When Kage Jenkins hires on with the Circle B Cross ranch, it is with one purpose… to learn every phase of Colorado mountain ranching so he can buy a place of his own in Grand County. He feels an immediate connection to Teagan Baxter, but he refuses to pursue her because she was born to dance, not ranch. And he is determined not to do anything to interfere with her dreams.

My review

This story was compulsively readable and very well-written. The pacing felt just right and held my interest so I read it from start to finish in one day. There was believable tension between characters. Everything felt natural including their attraction to each other and their emotional responses to different things that came up.. Several times I was moved to tears and it may be that the heroine's emotional expression reminded me of other situations that I've experienced in my own life. Regardless of how it happened, this author had me in tears several times, but they were the kind that were rejoicing in the heroine's healing on her journey. They were not tears of grief or sorrow. The scenes that moved my heart were beautiful and healing. I dare say this book really brings out the author's passion for story-telling and is one of her best books. As soon as I got it I read it straight through. Highly recommended and worth every penny (and then some!)
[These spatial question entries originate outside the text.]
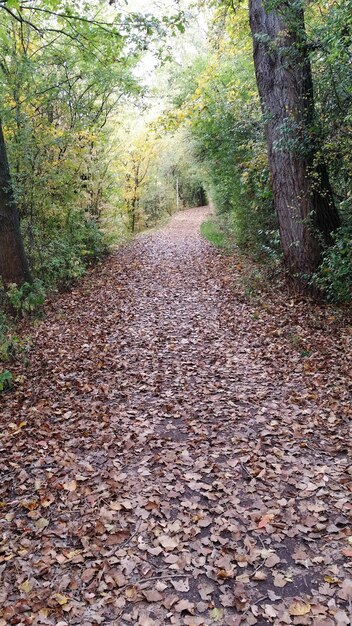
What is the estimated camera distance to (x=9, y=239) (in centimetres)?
948

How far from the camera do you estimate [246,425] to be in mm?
4996

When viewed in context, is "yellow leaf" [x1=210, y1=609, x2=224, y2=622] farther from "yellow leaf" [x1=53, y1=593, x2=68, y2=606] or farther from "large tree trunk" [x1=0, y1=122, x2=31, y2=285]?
"large tree trunk" [x1=0, y1=122, x2=31, y2=285]

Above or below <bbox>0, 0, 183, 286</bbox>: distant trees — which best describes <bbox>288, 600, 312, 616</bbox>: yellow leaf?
below

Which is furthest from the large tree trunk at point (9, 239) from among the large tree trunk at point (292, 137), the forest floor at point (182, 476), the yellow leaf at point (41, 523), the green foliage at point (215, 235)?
the green foliage at point (215, 235)

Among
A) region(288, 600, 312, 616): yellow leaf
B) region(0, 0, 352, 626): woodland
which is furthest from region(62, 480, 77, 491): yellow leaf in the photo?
region(288, 600, 312, 616): yellow leaf

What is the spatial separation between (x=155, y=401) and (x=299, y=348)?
2525 mm

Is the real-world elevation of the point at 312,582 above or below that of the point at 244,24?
below

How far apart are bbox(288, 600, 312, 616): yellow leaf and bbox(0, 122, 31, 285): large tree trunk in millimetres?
8498

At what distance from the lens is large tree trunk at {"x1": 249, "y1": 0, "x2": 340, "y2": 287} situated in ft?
24.0

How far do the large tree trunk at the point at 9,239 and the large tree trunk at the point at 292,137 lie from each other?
5.57 metres

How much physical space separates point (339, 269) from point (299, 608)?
211 inches

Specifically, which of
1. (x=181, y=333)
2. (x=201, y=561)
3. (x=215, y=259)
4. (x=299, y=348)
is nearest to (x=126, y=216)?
(x=215, y=259)

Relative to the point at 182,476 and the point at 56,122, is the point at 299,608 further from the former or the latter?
the point at 56,122

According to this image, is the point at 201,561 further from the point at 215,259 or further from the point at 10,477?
the point at 215,259
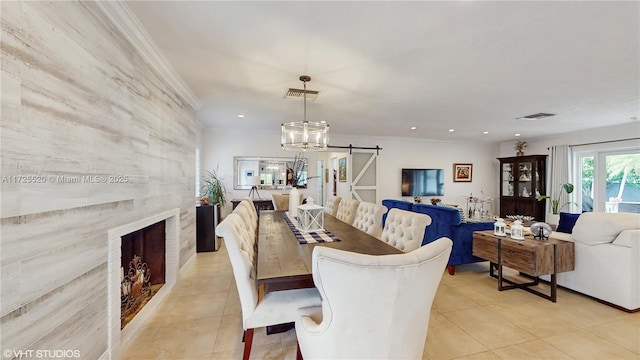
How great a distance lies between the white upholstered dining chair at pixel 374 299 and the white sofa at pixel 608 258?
2.60 meters

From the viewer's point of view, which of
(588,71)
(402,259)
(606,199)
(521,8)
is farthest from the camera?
(606,199)

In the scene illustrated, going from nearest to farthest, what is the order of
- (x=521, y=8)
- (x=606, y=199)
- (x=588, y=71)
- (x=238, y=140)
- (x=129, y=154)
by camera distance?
(x=521, y=8)
(x=129, y=154)
(x=588, y=71)
(x=606, y=199)
(x=238, y=140)

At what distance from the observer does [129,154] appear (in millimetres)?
1919

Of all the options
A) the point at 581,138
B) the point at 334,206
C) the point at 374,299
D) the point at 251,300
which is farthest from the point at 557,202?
the point at 251,300

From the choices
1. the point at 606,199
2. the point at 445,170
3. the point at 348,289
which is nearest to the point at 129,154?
the point at 348,289

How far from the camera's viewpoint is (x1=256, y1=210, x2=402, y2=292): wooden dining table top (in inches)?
56.3

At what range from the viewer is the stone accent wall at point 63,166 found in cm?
104

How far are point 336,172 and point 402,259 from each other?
6.52 m

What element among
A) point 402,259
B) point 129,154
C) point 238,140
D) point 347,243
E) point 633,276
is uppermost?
point 238,140

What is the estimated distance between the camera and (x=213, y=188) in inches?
194

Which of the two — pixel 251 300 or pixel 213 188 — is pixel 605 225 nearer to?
pixel 251 300

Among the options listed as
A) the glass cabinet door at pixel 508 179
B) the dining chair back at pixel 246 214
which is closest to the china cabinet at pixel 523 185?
the glass cabinet door at pixel 508 179

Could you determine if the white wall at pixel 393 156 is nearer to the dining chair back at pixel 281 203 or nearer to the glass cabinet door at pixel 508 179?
the glass cabinet door at pixel 508 179

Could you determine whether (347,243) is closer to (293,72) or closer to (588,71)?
(293,72)
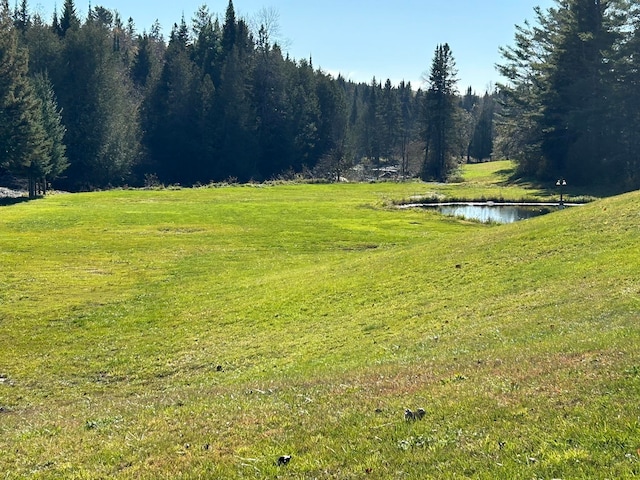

This awesome novella just came out yesterday so get it today on Amazon HERE 

Monday, May 25, 2015

My review of The Crown by Nancy Bilyeau


About the book:

Joanna Stafford, a Dominican nun, learns that her favorite cousin has been condemned by Henry VIII to be burned at the stake. Defying the rule of enclosure, Joanna leaves the priory to stand at her cousin’s side. Arrested for interfering with the king’s justice, Joanna, along with her father, is sent to the Tower of London.

While Joanna is in the Tower, the ruthless Bishop of Winchester forces her to spy for him: to save her father’s life she must find an ancient relic—a crown so powerful, it may possess the ability to end the Reformation.

With Cromwell’s troops threatening to shutter her priory, bright and bold Joanna must decide who she can trust so that she may save herself, her family, and her sacred way of life. This provocative story set in Tudor England melds heart-stopping suspense with historical detail and brings to life the poignant dramas of women and men at a fascinating and critical moment in England’s past.

My review:

This book is more like 4 1/2 stars. It reads like a "Medieval Mystery" (if there is such a genre) with the nun as the main sleuth. The tone of the book follows the other two in the series. I had the disadvantage of reading the first book last, which may have been why it took me longer than expected to finish. The writing is excellent and the author does a great job getting you into the character's head for the length of the novel. 

I had a firm sense of place and the setting enhanced the mystery aspect of the book. I liked how the author interspersed occasional memories into the novel to give you a better feel for some of Joanna's history. I love how it ended. If I hadn't already read the second book (I read it first) I would probably booking it to a store right now to get the second installment. All this to say, it was worth my time to read it and I enjoyed the authentic feel of the novel. The author includes resources she used to piece the historical facts together. She did a great job with it.

The Crown was published by Touchstone Books and released in 2012. You can buy it on Amazon, but do yourself a favor and start by reading it before the others.